Though the dam is located in Kerala, it is controlled, managed and operated by Tamil Nadu, under a lease agreement of 1886 between the British and the erstwhile Travancore State, and validated subsequently by Kerala and Tamil Nadu in 1970.

The original agreement gave the British the right over “all the waters” of the Mullaperiyar and its catchment for diversion to the British territory (now Tamil Nadu) for 999 years. The waters of a river with about 5,284 square kilometres (out of a total of 5,398 sq km) of its catchment area in Kerala, stored in a reservoir within Kerala territory, thus came to be used exclusively by the people of southern Tamil Nadu from 1895 onwards, when the diversion project was inaugurated. According to one estimate, over 70 lakh people in Tamil Nadu's Theni, Dindigul, Madurai, Sivaganga and Ramanathapuram districts today depend on the waters of the Mullaperiyar reservoir (the scenic Thekkady lake) for the irrigation of about 2.5 lakh acres (1 acre = 0.4 hectare) and for drinking water needs. The (upper) Periyar has thus transformed a once-drought-prone region in the southern part of Tamil Nadu into breathtaking green valleys, vineyards and rich fields growing paddy, banana, coconut and a variety of vegetables and fruit. Since 1970, Tamil Nadu has been using the water to generate 140 megawatt (MW) of electricity as well.

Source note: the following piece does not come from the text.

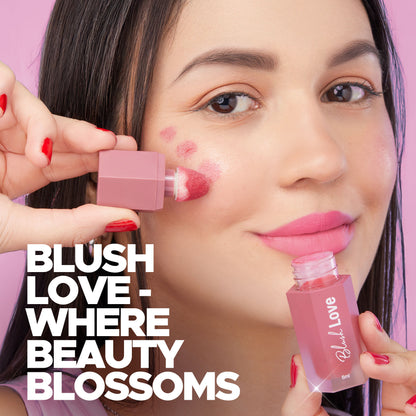 Hilary Rhoda Love Blush - Drama 02 - Distacart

In 1979, Tamil Nadu was forced to reduce the water level in the reservoir after detection of leaks in the dam. However, its requirement of the Periyar waters for irrigation had only been increasing year after year. The total irrigated area in the Periyar-Vaigai basin has expanded substantially, leading to a quantum jump in the water required from the reservoir. Farmers' groups in Tamil Nadu area have demanded that the Mullaperiyar water level be raised and “new channels” be opened from the Periyar system for irrigating new areas.

During most of the Periyar project's early history, the section of Kerala falling on the downstream areas of the reservoir seemed to have remained generally a water-surplus region, with plenty of rain (and meagre population in the Ghat areas). But from the late 1970s, soon after Kerala constructed the Idukki hydroelectric project 50 km downstream of the Mullaperiyar dam and denudation and encroachment of the surrounding areas increased, the State too began to feel the pinch. But it could not use (particularly during summer) even a wee drop from the huge source of water within its own territory.

For most part of the year, no water flowed from the Mullaperiyar reservoir to Kerala even as the population in the valleys between the Idukki and Mullaperiyar dams too began to increase. Almost all the water that reached the Idukki reservoir for most part of the year was only from the catchment areas downstream and from the Periyar's tributaries.

Safety concerns

The detection of leaks in the Mullaperiyar dam in 1979 had led to concerns about the dam's safety even though the reservoir level was brought down to 136 ft. Minor earthquakes were regularly reported in the region, and by the 1990s, Kerala government representatives, in private conversations, began expressing bitterness at the insensitivity of Tamil Nadu to the security concerns in Kerala. “Whether any State can rely permanently on the resources of another State” was a question that began to be raised, but at no time was there a demand that the Periyar waters be denied to Tamil Nadu.

A senior adviser to the State government on Inter-State River Water Disputes put it succinctly to Frontline in October 1998, when the dispute had reached a new low: “The case of the Mullaperiyar dam is peculiar in that the beneficiary is comfortably situated elsewhere and the donor stands to face the peril if something happens. Some experts have said the dam is safe. But can any government afford to throw caution to the winds?”